"Historique" est un mot souvent galvaudé. Mais ne pas l'employer au sortir d'un week-end incroyable pour Charleroi serait une erreur elle-même historique.
Reprenons dans l'ordre.
L'inauguration du Campus UCharleroi vendredi soir a été marquante à plus d'un titre. Voir, enfin, un vrai projet universitaire où ULB, UMons, Haute Ecole Provinciale et Université Ouverte sont parvenues à s'entendre pour créer un pôle permettant désormais aux jeunes Carolos de se lancer dans des études supérieures à deux pas de chez eux, avait quelque chose d'émouvant.
Les centaines de personnes présentes à l'inauguration dans le magnifique bâtiment Zénobe Gramme, historique lui aussi, de l'Université du Travail créée il y a plus de 100 ans par Paul Pastur, ne s'y sont pas trompées. Académiques, étudiants, politiques ou simples citoyens, ont senti que le moment était unique. Tout comme le discours de Paul Magnette que Jean Jaurès n'aurait pas renié. La comparaison peut paraître exagérée. Elle a pourtant tout son sens tant certaines envolées étaient galvanisantes et sincères. Un discours rare, tourné vers les gens, vers la jeunesse, vers l'espoir de lendemains meilleurs pour une ville et sa population qui, comme on dit ici, "n'ont pas toujours facile".
Et puis il y a les travaux de la Ville haute, bien sûr. Un cadre de vie complètement rénové qui va apporter plus de sécurité, plus de lien social, une mobilité plus fluide, non seulement pour les habitants, les commerçants, pour les milliers d'étudiants qui débarqueront bientôt, mais aussi pour tout un bassin de vie qui vient à Charleroi fréquenter ses magasins, ses restos, ses lieux de culture.
Là aussi, l'inauguration de la Place du Manège et de la Place Vauban aura montré combien Charleroi a changé en 10 ans, pour redevenir une ville conviviale, tournée vers son futur. Le sourire des milliers de gens qui ont fait la fête pendant 3 jours dans le cadre des Fêtes de Wallonie et sous un soleil radieux, en disait d'ailleurs long sur la fierté et le soulagement de toute une population d'assister à une renaissance prometteuse.
Formation, urbanisme, redressement socio-économique: en 15 ans, c'est le visage de toute une métropole qui a muté. Grincheux, trolls des réseaux ou râleurs perpétuels peuvent dire et écrire ce qu'ils veulent: Charleroi est de retour et son image aussi.
Le tout, désormais, est évidemment de ne pas tomber dans l'angélisme béat.
Non, tout n'est pas parfait parce que Charleroi possède un campus universitaire et deux magnifiques places.
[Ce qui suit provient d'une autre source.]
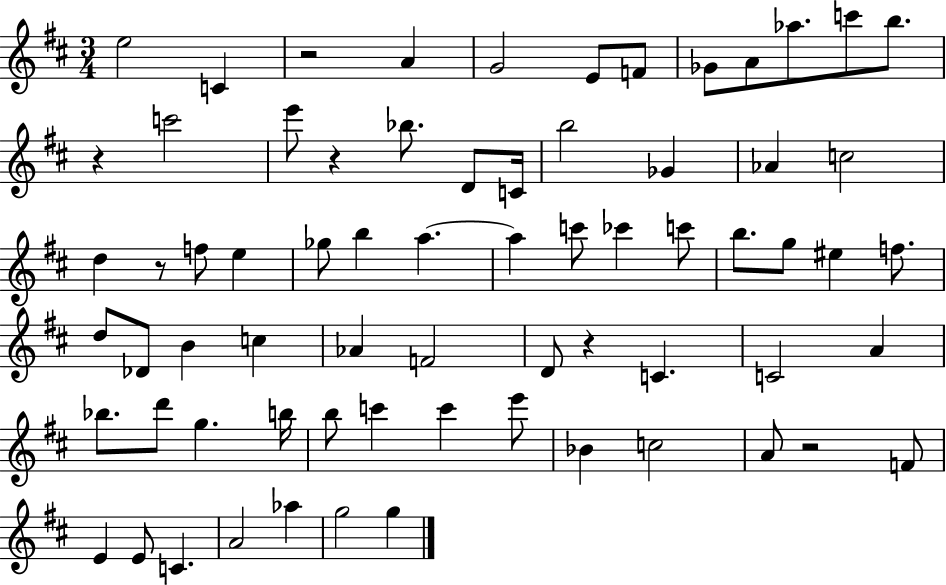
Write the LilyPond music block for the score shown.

{
  \clef treble
  \numericTimeSignature
  \time 3/4
  \key d \major
  e''2 c'4 | r2 a'4 | g'2 e'8 f'8 | ges'8 a'8 aes''8. c'''8 b''8. | \break r4 c'''2 | e'''8 r4 bes''8. d'8 c'16 | b''2 ges'4 | aes'4 c''2 | \break d''4 r8 f''8 e''4 | ges''8 b''4 a''4.~~ | a''4 c'''8 ces'''4 c'''8 | b''8. g''8 eis''4 f''8. | \break d''8 des'8 b'4 c''4 | aes'4 f'2 | d'8 r4 c'4. | c'2 a'4 | \break bes''8. d'''8 g''4. b''16 | b''8 c'''4 c'''4 e'''8 | bes'4 c''2 | a'8 r2 f'8 | \break e'4 e'8 c'4. | a'2 aes''4 | g''2 g''4 | \bar "|."
}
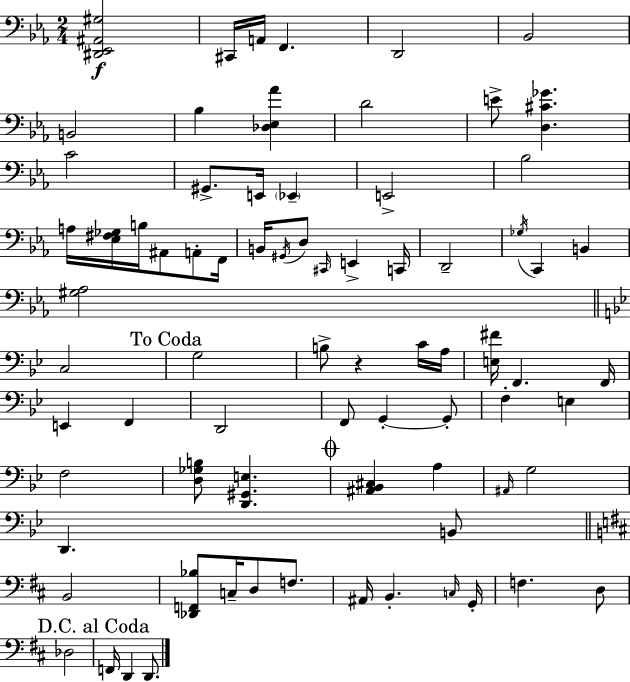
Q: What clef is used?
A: bass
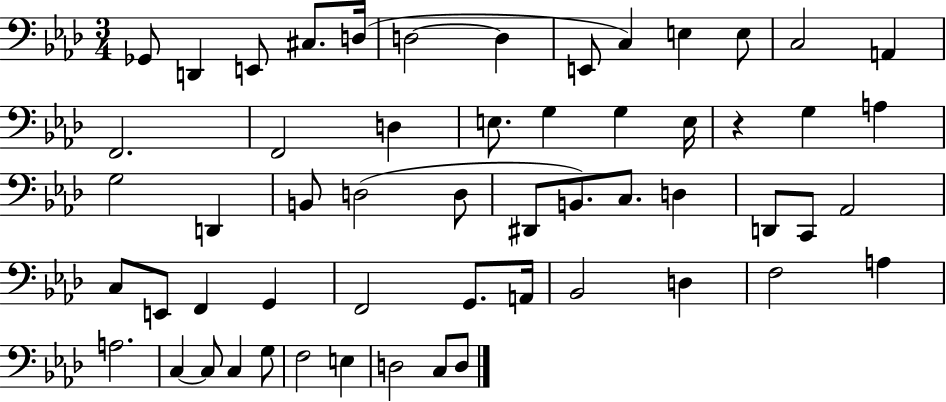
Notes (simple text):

Gb2/e D2/q E2/e C#3/e. D3/s D3/h D3/q E2/e C3/q E3/q E3/e C3/h A2/q F2/h. F2/h D3/q E3/e. G3/q G3/q E3/s R/q G3/q A3/q G3/h D2/q B2/e D3/h D3/e D#2/e B2/e. C3/e. D3/q D2/e C2/e Ab2/h C3/e E2/e F2/q G2/q F2/h G2/e. A2/s Bb2/h D3/q F3/h A3/q A3/h. C3/q C3/e C3/q G3/e F3/h E3/q D3/h C3/e D3/e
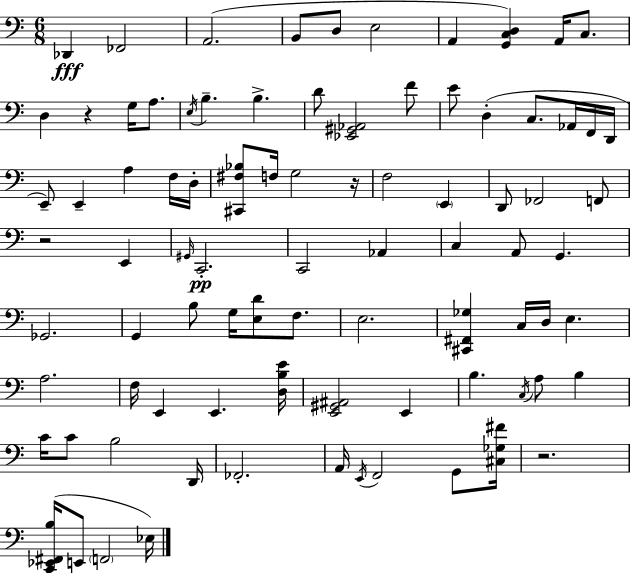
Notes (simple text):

Db2/q FES2/h A2/h. B2/e D3/e E3/h A2/q [G2,C3,D3]/q A2/s C3/e. D3/q R/q G3/s A3/e. E3/s B3/q. B3/q. D4/e [Eb2,G#2,Ab2]/h F4/e E4/e D3/q C3/e. Ab2/s F2/s D2/s E2/e E2/q A3/q F3/s D3/s [C#2,F#3,Bb3]/e F3/s G3/h R/s F3/h E2/q D2/e FES2/h F2/e R/h E2/q G#2/s C2/h. C2/h Ab2/q C3/q A2/e G2/q. Gb2/h. G2/q B3/e G3/s [E3,D4]/e F3/e. E3/h. [C#2,F#2,Gb3]/q C3/s D3/s E3/q. A3/h. F3/s E2/q E2/q. [D3,B3,E4]/s [E2,G#2,A#2]/h E2/q B3/q. C3/s A3/e B3/q C4/s C4/e B3/h D2/s FES2/h. A2/s E2/s F2/h G2/e [C#3,Gb3,F#4]/s R/h. [C2,Eb2,F#2,B3]/s E2/e F2/h Eb3/s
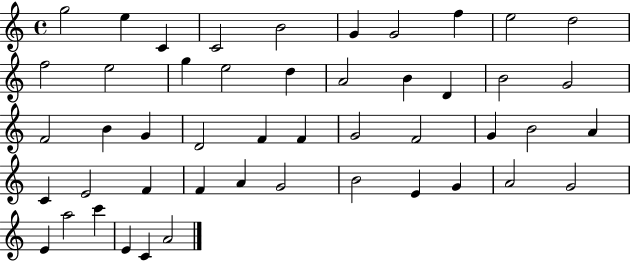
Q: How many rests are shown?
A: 0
Le combat pour la formation dans une ville où le chômage continue à faire des ravages et où la main d'œuvre est peu qualifiée, ne fait que commencer.
La Ville va devoir continuer son combat pour que le sentiment d'insécurité disparaisse, notamment en luttant contre la toxicomanie, contre la pauvreté, en travaillant sans cesse sur la mobilité, l'environnement, la qualité de vie. Il faudra aussi mettre les moyens pour entretenir les espaces urbains rénovés.
Le boulot ne fait que commencer. Et la tâche est immense. Mais elle n'incombe pas qu'aux autorités communales. Elle est aussi - et peut-être surtout - du ressort des Carolos eux-mêmes qui, s'ils veulent rester fiers de leur Ville, doivent se comporter de manière responsable et contribuer à l'effort pour que Charleroi gomme définitivement son image détériorée, même si souvent injuste, de ville sinistrée à tous égards.
La chance est unique. Il faut la saisir en se réappropriant la métropole. L'avenir est à ce prix. Il sera radieux et historique comme ce magnifique week-end. Si on s'y met tous.